Something is happening… I’m running more than usual and I’m not even thinking about it. I mean, I’m thinking about it.. but rather, not stressing about it.
Why would long, awesome runs make me stress?
I think it’s something like, and this I believe this is the mindset of most runners, if you achieve something once–whether it’s a certain distance, time, type of workout–it becomes the next benchmark to always strive for. For example, if I manage to squeeze in 4.5 miles one morning, then every morning after that I will know that 3 miles is no longer the best I can do… I have done better.
Running is truly a competition against yourself. See what I mean? It’s a morning battle of mel vs. mel everyday. I spite myself and surprise myself. It sounds like a vicious cycle, but it’s not. It’s an ambitious cycle. I like that; it’s now my quote of the day.
This holiday weekend I ran it up big time (for me, not.. for a marathoner in training) and managed a four miler or more everyday.

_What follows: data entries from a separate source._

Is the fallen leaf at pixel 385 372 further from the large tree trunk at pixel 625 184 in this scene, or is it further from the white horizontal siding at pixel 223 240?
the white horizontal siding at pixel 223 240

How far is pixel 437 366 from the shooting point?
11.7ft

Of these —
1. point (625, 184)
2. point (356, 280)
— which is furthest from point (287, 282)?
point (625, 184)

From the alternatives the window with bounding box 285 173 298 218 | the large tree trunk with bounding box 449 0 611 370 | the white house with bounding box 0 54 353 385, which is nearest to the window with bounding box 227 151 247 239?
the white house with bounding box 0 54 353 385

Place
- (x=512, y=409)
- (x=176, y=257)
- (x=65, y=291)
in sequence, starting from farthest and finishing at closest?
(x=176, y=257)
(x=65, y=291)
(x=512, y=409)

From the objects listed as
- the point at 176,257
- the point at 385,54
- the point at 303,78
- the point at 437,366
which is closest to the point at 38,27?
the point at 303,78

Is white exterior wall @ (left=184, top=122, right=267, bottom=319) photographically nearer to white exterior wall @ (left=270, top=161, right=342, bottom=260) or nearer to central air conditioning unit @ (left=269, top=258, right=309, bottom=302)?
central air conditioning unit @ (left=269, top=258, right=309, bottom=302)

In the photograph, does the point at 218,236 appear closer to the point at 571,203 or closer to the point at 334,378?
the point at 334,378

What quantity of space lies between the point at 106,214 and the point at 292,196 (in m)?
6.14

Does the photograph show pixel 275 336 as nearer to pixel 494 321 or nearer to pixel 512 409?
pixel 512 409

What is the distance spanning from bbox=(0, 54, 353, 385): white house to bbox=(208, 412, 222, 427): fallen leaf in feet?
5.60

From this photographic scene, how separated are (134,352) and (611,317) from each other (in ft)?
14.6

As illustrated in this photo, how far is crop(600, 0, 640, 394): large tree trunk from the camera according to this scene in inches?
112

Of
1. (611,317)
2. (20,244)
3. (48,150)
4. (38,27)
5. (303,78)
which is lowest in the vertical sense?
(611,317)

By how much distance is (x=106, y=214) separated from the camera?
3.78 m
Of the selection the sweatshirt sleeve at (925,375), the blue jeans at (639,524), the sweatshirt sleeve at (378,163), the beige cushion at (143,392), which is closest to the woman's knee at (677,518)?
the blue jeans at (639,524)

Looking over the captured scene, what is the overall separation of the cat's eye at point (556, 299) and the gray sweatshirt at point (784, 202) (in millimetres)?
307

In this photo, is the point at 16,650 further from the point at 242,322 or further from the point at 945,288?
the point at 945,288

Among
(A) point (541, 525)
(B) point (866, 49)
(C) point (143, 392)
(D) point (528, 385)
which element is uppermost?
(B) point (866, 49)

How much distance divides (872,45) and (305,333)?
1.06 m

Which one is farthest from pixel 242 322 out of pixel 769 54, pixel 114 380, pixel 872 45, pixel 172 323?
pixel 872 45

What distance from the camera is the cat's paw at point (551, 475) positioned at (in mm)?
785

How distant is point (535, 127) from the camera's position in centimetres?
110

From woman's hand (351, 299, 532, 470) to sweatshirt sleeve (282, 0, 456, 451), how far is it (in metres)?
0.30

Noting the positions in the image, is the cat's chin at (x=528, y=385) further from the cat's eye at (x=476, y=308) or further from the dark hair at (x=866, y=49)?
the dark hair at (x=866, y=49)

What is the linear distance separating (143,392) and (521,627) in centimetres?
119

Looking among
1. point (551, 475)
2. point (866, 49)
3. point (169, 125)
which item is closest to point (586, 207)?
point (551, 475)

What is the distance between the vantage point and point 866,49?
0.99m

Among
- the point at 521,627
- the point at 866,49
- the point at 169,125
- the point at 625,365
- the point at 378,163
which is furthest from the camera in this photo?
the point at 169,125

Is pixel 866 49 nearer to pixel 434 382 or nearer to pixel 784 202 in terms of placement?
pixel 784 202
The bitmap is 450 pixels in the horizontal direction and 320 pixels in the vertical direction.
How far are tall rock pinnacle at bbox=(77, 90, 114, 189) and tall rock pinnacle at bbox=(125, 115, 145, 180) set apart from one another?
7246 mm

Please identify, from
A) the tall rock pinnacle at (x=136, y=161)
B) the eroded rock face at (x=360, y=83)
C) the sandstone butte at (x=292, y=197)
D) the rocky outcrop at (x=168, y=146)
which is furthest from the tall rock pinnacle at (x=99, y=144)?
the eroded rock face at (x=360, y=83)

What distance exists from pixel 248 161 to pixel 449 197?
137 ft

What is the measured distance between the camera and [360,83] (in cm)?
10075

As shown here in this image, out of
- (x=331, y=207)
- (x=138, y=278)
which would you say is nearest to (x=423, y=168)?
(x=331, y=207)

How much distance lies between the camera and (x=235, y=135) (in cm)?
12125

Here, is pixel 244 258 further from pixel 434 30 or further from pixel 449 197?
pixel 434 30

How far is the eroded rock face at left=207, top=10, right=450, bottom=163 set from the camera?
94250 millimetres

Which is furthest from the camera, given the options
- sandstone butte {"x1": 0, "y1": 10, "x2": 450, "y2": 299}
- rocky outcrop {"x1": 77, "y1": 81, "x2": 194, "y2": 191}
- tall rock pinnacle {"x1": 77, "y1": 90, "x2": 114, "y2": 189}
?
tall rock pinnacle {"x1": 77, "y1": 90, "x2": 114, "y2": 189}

I just stopped thinking so hard about how well I was doing and ran to feel good. That it the best way to do it, my friends. I did write up my Thanksgiving morning run over the Pulaski Bridge in Brooklyn for the WG News if you want to read about it. you do.
Today I ran 3.9 miles here, and I felt very strong the whole way. That’s unusual for me because longer morning runs usually hit my legs hard (aka the jelly legs attack) and I have to take it easy. This morning was a small victory for melkind. Sweet.